Fuda provokes Polivka over county's weighted hiring practices


By Ed Runyan

runyan@vindy.com

WARREN

Trumbull County Commissioner Frank Fuda again criticized hiring practices at the weekly commissioners’ workshop, provoking the ire of a fellow commissioner.

Three weeks ago, Fuda spoke out at the weekly commissioners’ meeting, telling three supervisors that hiring practices need to change – especially in building maintenance and the Department of Job and Family Services – because people who have been referred by a county commissioner get hired, and others are left out.

On Wednesday, he asked one of the same supervisors, Al DeVengencie, building and vehicle maintenance director, whether he had recently hired the daughter of Anna Loney, who is the Department of Job and Family Services hiring coordinator, to work for him. And he asked if Loney had recently hired DeVengencie’s daughter.

DeVengencie’s attempt to answer the question, however, was cut off by Commissioner Dan Polivka and Fuda, who had been arguing back and forth for several minutes.

“Anna Loney hired who? Your daughter. Is that the way our hiring should be?” Fuda asked DeVengencie.

Early in the discussion, Fuda said there are files at JFS with the names Fuda, Commissioner Mauro Cantalamessa and Polivka on them that are related to hiring.

“I didn’t know we had files that were labeled Fuda, Cantalamessa and Polivka. We have files here at the county for jobs. Were you aware of that?” he asked the other commissioners.

Fuda’s comments and questions further agitated Polivka, who tried several times to get Fuda to stop by trying to adjourn the meeting.

“This is going on for three weeks,” Polivka said of the Fuda’s hiring complaints. “You [Fuda] get everything you want. You don’t get something, you want to be a big baby and be a bully and cry about it,” Polivka said. “What’s your point, Frank? What’s your point? What’s your problem?”

Fuda said Polivka doesn’t know much about a former county jobs data base because Polivka only shows up at the office for “an hour” per week for meetings.

“You come on Wednesdays for an hour, and you want to complain,” Fuda said, estimating that Polivka has only signed about one percent of the county-related documents the other commissioners have signed over the past decade.
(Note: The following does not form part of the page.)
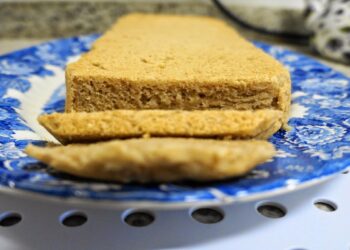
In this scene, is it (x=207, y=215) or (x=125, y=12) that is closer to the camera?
(x=207, y=215)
“I’m on this phone with these guys every day,” Polivka said of county department heads. “I’ve got a different style. I’m a contractor. I’m out in the community with the people. I’m an action commissioner. You do your style.

“I don’t micromanage you. You don’t micromanage me. You do your style. I’ll do my style. Let Mauro do his style.”

Cantalamessa later discussed several measures the commissioners are taking to improve hiring practices, such as forming a committee to review applications for the controller’s job at the sanitary engineer’s office and another committee for hiring the next human-resources director. Longtime director James Keating is retiring this summer.